Seeing clearly: Reducing reading-induced fatigue

Increasing the ambient illuminance, using an appropriate type of monitor, improving corrected visual acuity, and using contact lenses rather than glasses could help decrease reading-induced fatigue in male radiologists, according to a study published in the November issue of Academic Radiology.

As imaging modalities continue to evolve, radiologists have to read more images in less time, often resulting in severe reading-induced visual fatigue.

“Values representing visual fatigue and other types of fatigue in the central nervous system (CNS) have been reported to be significantly changed by reading of digital images displayed on an electronic display device (soft-copy reading),” wrote the study’s author, Yoichiro Ikushima, MS, of Kyushu University in Fukuoka, Japan, and colleagues.  

Ikushima and colleagues thus designed a study to investigate the factors that affect fatigue caused by routine soft-copy reading in order to identify effective countermeasures.

The researchers evaluated two types of fatigue—fatigue in the CNS and subjective visual fatigue—with a critical fusion frequency test and a questionnaire given to 17 male radiologists before and after soft-copy reading.

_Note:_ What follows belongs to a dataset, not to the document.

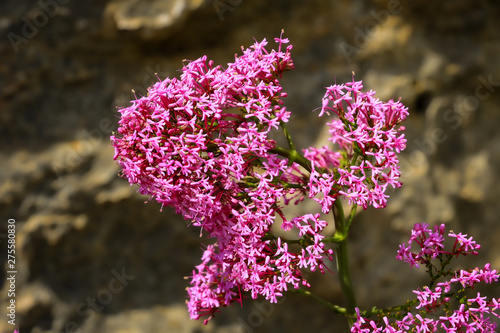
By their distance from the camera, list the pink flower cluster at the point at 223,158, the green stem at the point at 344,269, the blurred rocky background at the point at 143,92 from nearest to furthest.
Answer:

Twenty hypothetical factors involving personal characteristics, time required for reading, content or amount of reading, and reading environment were determined to have an effect on reading-induced fatigue. The effects of the detected factors on fatigue were examined based on coefficients of the dominant factors in multiple regression models.

The study’s results revealed that fatigue in the CNS decreased with a higher corrected visual acuity and a higher ambient illuminance in a reading room. Visual fatigue was alleviated when there was a larger difference between the brightness of the monitor and surrounding surfaces. Fatigue tended to be more severe when glasses were worn instead of contacts.

It is necessary for radiologists to make these adjustments during reading, as a decline in diagnostic accuracy could by caused by the fatigue associated with soft-copy reading, the authors said.